Dataset entries:
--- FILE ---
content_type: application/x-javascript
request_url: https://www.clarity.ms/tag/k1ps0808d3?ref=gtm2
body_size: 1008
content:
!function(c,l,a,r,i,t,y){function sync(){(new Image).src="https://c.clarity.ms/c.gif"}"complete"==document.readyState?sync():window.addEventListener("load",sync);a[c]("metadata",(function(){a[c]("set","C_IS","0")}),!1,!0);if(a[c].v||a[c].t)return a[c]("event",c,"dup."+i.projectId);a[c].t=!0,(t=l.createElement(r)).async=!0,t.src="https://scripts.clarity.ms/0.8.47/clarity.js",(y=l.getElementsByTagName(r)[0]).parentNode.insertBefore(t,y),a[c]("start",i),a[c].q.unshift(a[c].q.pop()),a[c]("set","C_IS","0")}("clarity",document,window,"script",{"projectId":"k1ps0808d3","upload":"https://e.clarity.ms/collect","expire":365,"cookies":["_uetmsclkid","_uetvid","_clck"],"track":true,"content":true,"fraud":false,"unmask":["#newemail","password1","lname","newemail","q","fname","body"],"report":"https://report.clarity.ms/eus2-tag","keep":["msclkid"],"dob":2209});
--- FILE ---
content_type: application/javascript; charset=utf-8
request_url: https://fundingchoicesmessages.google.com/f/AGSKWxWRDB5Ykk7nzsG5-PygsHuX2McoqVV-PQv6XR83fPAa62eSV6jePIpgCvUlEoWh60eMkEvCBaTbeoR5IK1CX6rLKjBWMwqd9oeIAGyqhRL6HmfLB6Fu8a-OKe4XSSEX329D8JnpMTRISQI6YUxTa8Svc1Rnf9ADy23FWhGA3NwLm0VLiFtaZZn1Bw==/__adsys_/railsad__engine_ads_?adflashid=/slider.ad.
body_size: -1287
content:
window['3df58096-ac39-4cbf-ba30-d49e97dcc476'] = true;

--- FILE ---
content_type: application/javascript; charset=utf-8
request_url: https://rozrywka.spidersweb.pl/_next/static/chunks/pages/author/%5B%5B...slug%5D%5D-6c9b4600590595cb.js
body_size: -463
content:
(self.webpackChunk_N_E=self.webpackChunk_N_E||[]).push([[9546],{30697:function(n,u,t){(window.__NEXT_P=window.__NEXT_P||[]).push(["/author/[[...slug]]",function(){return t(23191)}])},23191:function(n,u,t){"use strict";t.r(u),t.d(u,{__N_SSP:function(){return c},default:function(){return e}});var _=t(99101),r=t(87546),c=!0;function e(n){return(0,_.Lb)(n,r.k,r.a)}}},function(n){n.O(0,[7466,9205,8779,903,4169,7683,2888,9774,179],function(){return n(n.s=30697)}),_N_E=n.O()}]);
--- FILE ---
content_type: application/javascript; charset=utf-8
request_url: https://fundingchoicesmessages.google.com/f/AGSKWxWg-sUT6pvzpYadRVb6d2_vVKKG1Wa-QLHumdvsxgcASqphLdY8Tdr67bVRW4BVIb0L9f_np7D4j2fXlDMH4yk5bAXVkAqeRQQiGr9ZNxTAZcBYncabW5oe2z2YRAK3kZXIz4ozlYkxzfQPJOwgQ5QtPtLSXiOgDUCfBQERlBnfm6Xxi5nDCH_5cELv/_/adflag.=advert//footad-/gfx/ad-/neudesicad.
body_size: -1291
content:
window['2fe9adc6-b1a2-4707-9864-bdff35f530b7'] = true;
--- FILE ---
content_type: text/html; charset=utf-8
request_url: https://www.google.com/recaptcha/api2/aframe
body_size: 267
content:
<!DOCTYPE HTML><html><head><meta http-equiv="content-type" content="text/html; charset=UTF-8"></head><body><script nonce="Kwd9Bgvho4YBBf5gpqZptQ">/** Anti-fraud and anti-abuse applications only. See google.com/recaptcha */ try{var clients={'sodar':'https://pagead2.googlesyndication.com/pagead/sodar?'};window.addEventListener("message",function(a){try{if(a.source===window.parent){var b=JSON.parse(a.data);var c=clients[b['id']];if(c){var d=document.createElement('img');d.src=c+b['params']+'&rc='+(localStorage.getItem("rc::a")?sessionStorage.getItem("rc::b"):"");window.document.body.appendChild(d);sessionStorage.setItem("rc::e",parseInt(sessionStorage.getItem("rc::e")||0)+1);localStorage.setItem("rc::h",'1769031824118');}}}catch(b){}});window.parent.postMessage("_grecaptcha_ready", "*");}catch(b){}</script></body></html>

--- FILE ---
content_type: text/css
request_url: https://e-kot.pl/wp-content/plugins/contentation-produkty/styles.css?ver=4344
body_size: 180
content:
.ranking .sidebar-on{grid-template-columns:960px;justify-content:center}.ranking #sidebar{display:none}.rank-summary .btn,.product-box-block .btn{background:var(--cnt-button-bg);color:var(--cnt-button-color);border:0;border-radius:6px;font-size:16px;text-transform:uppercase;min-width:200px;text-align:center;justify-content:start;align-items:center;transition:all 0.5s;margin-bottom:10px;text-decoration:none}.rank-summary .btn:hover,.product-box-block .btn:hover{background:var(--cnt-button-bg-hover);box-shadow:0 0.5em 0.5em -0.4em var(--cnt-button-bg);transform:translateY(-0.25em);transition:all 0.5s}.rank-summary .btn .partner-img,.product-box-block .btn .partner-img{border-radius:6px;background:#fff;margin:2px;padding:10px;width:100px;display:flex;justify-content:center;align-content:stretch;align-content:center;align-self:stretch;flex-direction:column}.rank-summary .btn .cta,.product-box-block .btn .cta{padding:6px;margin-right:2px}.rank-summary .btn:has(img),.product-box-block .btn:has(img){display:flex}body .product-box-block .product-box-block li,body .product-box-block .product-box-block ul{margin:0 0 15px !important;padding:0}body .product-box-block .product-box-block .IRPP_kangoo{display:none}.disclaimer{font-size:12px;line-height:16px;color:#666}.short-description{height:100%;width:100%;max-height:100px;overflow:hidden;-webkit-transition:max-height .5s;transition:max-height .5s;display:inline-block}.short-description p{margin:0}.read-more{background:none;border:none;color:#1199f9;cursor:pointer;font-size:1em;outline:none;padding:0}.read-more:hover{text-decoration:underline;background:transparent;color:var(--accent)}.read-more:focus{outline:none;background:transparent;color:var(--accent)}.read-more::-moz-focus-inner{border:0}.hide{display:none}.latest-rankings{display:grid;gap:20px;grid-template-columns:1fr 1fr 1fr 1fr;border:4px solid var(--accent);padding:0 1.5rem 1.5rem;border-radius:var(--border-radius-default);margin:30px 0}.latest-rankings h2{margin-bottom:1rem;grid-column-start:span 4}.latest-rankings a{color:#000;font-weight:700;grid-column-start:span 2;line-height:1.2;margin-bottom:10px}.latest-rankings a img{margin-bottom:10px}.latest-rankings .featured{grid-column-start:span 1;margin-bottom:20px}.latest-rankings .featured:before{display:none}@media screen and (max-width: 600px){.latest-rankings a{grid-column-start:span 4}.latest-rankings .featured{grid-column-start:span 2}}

* [ASSIGNMENT]: Output all of the data in full, exactly as given.

* [EXERCISE OUTPUT]:
--- FILE ---
content_type: application/x-javascript
request_url: https://www.clarity.ms/tag/k1ps0808d3?ref=gtm2
body_size: 1008
content:
!function(c,l,a,r,i,t,y){function sync(){(new Image).src="https://c.clarity.ms/c.gif"}"complete"==document.readyState?sync():window.addEventListener("load",sync);a[c]("metadata",(function(){a[c]("set","C_IS","0")}),!1,!0);if(a[c].v||a[c].t)return a[c]("event",c,"dup."+i.projectId);a[c].t=!0,(t=l.createElement(r)).async=!0,t.src="https://scripts.clarity.ms/0.8.47/clarity.js",(y=l.getElementsByTagName(r)[0]).parentNode.insertBefore(t,y),a[c]("start",i),a[c].q.unshift(a[c].q.pop()),a[c]("set","C_IS","0")}("clarity",document,window,"script",{"projectId":"k1ps0808d3","upload":"https://e.clarity.ms/collect","expire":365,"cookies":["_uetmsclkid","_uetvid","_clck"],"track":true,"content":true,"fraud":false,"unmask":["#newemail","password1","lname","newemail","q","fname","body"],"report":"https://report.clarity.ms/eus2-tag","keep":["msclkid"],"dob":2209});
--- FILE ---
content_type: application/javascript; charset=utf-8
request_url: https://fundingchoicesmessages.google.com/f/AGSKWxWRDB5Ykk7nzsG5-PygsHuX2McoqVV-PQv6XR83fPAa62eSV6jePIpgCvUlEoWh60eMkEvCBaTbeoR5IK1CX6rLKjBWMwqd9oeIAGyqhRL6HmfLB6Fu8a-OKe4XSSEX329D8JnpMTRISQI6YUxTa8Svc1Rnf9ADy23FWhGA3NwLm0VLiFtaZZn1Bw==/__adsys_/railsad__engine_ads_?adflashid=/slider.ad.
body_size: -1287
content:
window['3df58096-ac39-4cbf-ba30-d49e97dcc476'] = true;

--- FILE ---
content_type: application/javascript; charset=utf-8
request_url: https://rozrywka.spidersweb.pl/_next/static/chunks/pages/author/%5B%5B...slug%5D%5D-6c9b4600590595cb.js
body_size: -463
content:
(self.webpackChunk_N_E=self.webpackChunk_N_E||[]).push([[9546],{30697:function(n,u,t){(window.__NEXT_P=window.__NEXT_P||[]).push(["/author/[[...slug]]",function(){return t(23191)}])},23191:function(n,u,t){"use strict";t.r(u),t.d(u,{__N_SSP:function(){return c},default:function(){return e}});var _=t(99101),r=t(87546),c=!0;function e(n){return(0,_.Lb)(n,r.k,r.a)}}},function(n){n.O(0,[7466,9205,8779,903,4169,7683,2888,9774,179],function(){return n(n.s=30697)}),_N_E=n.O()}]);
--- FILE ---
content_type: application/javascript; charset=utf-8
request_url: https://fundingchoicesmessages.google.com/f/AGSKWxWg-sUT6pvzpYadRVb6d2_vVKKG1Wa-QLHumdvsxgcASqphLdY8Tdr67bVRW4BVIb0L9f_np7D4j2fXlDMH4yk5bAXVkAqeRQQiGr9ZNxTAZcBYncabW5oe2z2YRAK3kZXIz4ozlYkxzfQPJOwgQ5QtPtLSXiOgDUCfBQERlBnfm6Xxi5nDCH_5cELv/_/adflag.=advert//footad-/gfx/ad-/neudesicad.
body_size: -1291
content:
window['2fe9adc6-b1a2-4707-9864-bdff35f530b7'] = true;
--- FILE ---
content_type: text/html; charset=utf-8
request_url: https://www.google.com/recaptcha/api2/aframe
body_size: 267
content:
<!DOCTYPE HTML><html><head><meta http-equiv="content-type" content="text/html; charset=UTF-8"></head><body><script nonce="Kwd9Bgvho4YBBf5gpqZptQ">/** Anti-fraud and anti-abuse applications only. See google.com/recaptcha */ try{var clients={'sodar':'https://pagead2.googlesyndication.com/pagead/sodar?'};window.addEventListener("message",function(a){try{if(a.source===window.parent){var b=JSON.parse(a.data);var c=clients[b['id']];if(c){var d=document.createElement('img');d.src=c+b['params']+'&rc='+(localStorage.getItem("rc::a")?sessionStorage.getItem("rc::b"):"");window.document.body.appendChild(d);sessionStorage.setItem("rc::e",parseInt(sessionStorage.getItem("rc::e")||0)+1);localStorage.setItem("rc::h",'1769031824118');}}}catch(b){}});window.parent.postMessage("_grecaptcha_ready", "*");}catch(b){}</script></body></html>

--- FILE ---
content_type: text/css
request_url: https://e-kot.pl/wp-content/plugins/contentation-produkty/styles.css?ver=4344
body_size: 180
content:
.ranking .sidebar-on{grid-template-columns:960px;justify-content:center}.ranking #sidebar{display:none}.rank-summary .btn,.product-box-block .btn{background:var(--cnt-button-bg);color:var(--cnt-button-color);border:0;border-radius:6px;font-size:16px;text-transform:uppercase;min-width:200px;text-align:center;justify-content:start;align-items:center;transition:all 0.5s;margin-bottom:10px;text-decoration:none}.rank-summary .btn:hover,.product-box-block .btn:hover{background:var(--cnt-button-bg-hover);box-shadow:0 0.5em 0.5em -0.4em var(--cnt-button-bg);transform:translateY(-0.25em);transition:all 0.5s}.rank-summary .btn .partner-img,.product-box-block .btn .partner-img{border-radius:6px;background:#fff;margin:2px;padding:10px;width:100px;display:flex;justify-content:center;align-content:stretch;align-content:center;align-self:stretch;flex-direction:column}.rank-summary .btn .cta,.product-box-block .btn .cta{padding:6px;margin-right:2px}.rank-summary .btn:has(img),.product-box-block .btn:has(img){display:flex}body .product-box-block .product-box-block li,body .product-box-block .product-box-block ul{margin:0 0 15px !important;padding:0}body .product-box-block .product-box-block .IRPP_kangoo{display:none}.disclaimer{font-size:12px;line-height:16px;color:#666}.short-description{height:100%;width:100%;max-height:100px;overflow:hidden;-webkit-transition:max-height .5s;transition:max-height .5s;display:inline-block}.short-description p{margin:0}.read-more{background:none;border:none;color:#1199f9;cursor:pointer;font-size:1em;outline:none;padding:0}.read-more:hover{text-decoration:underline;background:transparent;color:var(--accent)}.read-more:focus{outline:none;background:transparent;color:var(--accent)}.read-more::-moz-focus-inner{border:0}.hide{display:none}.latest-rankings{display:grid;gap:20px;grid-template-columns:1fr 1fr 1fr 1fr;border:4px solid var(--accent);padding:0 1.5rem 1.5rem;border-radius:var(--border-radius-default);margin:30px 0}.latest-rankings h2{margin-bottom:1rem;grid-column-start:span 4}.latest-rankings a{color:#000;font-weight:700;grid-column-start:span 2;line-height:1.2;margin-bottom:10px}.latest-rankings a img{margin-bottom:10px}.latest-rankings .featured{grid-column-start:span 1;margin-bottom:20px}.latest-rankings .featured:before{display:none}@media screen and (max-width: 600px){.latest-rankings a{grid-column-start:span 4}.latest-rankings .featured{grid-column-start:span 2}}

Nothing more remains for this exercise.